Paliar la soledad de la Generación Z, una oportunidad de oro para las marcas

En el siglo XXI las marcas y las agencias tienen la oportunidad de inspirar a las comunidades y de equipar a los individuos con las herramientas necesarias para vivir una vida mejor. Dove y sus campañas para espolear la autoestima de las mujeres son solo un ejemplo del poder que tienen las marcas para mejorar las vidas de las personas.

Las marcas disponen, por lo tanto, de los medios y los recursos necesarios para mitigar la pandemia de la soledad que acogota actualmente a la Generación Z. E hincar el diente a esta pandemia (con el último objetivo de erradicarla o al menos atemperarla) es no solo lo correcto en el plano moral sino también lo correcto desde el punto de vista de los negocios.

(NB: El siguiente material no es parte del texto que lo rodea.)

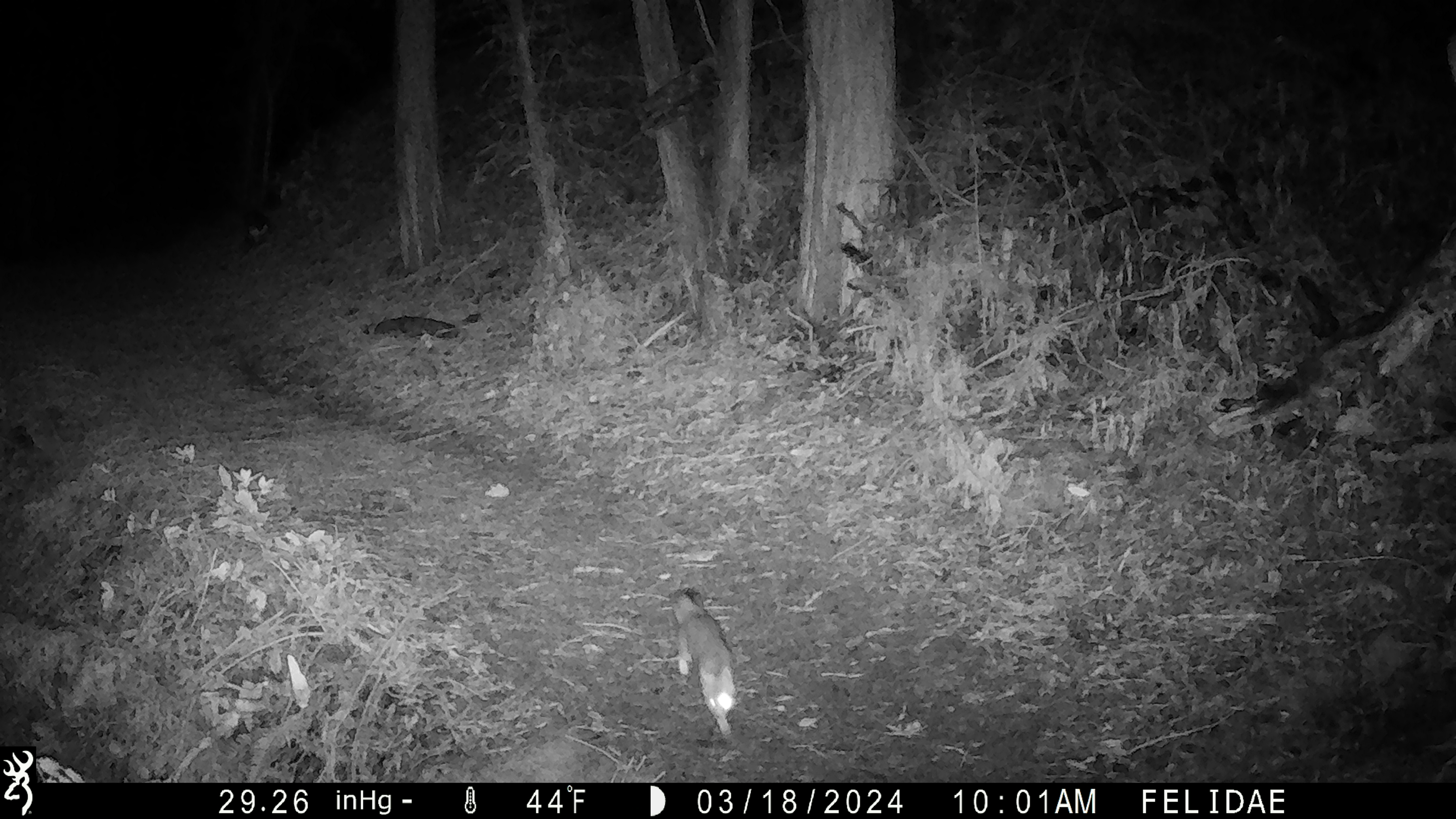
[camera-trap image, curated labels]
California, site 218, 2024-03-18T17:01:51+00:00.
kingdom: Animalia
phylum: Chordata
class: Mammalia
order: Carnivora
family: Canidae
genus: Urocyon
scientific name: Urocyon cinereoargenteus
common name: gray fox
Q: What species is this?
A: Gray fox (Urocyon cinereoargenteus).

El primer paso es en todo caso que las marcas comprendan adecuadamente los retos a los que se enfrentan los jóvenes. De lo contrario, se arriesgan a implementar soluciones inadecuadas abocadas a caer impepinablemente en saco y reto. Y el siguiente paso es colaboración con organizaciones, ONG y creadores que están ya abordando el problema de la soledad entre los jóvenes. No se trata de que las marcas ejerzan de heroínas sino de que pongan a disposición sus recursos (que no son parcos precisamente) para inspirar el cambio social necesario para aniquilar la soledad.

La soledad de la Generación Z es un problema de primer social de primer orden y las marcas pueden y deben aplacar esta lacra. Sus clientes (muchos de los cuales están adscritos a la Generación Z) se lo agradecerán y también lo harán sus arcas, porque lo que es bueno para la sociedad lo es también a la postre para el negocio, concluye Bakhtiari.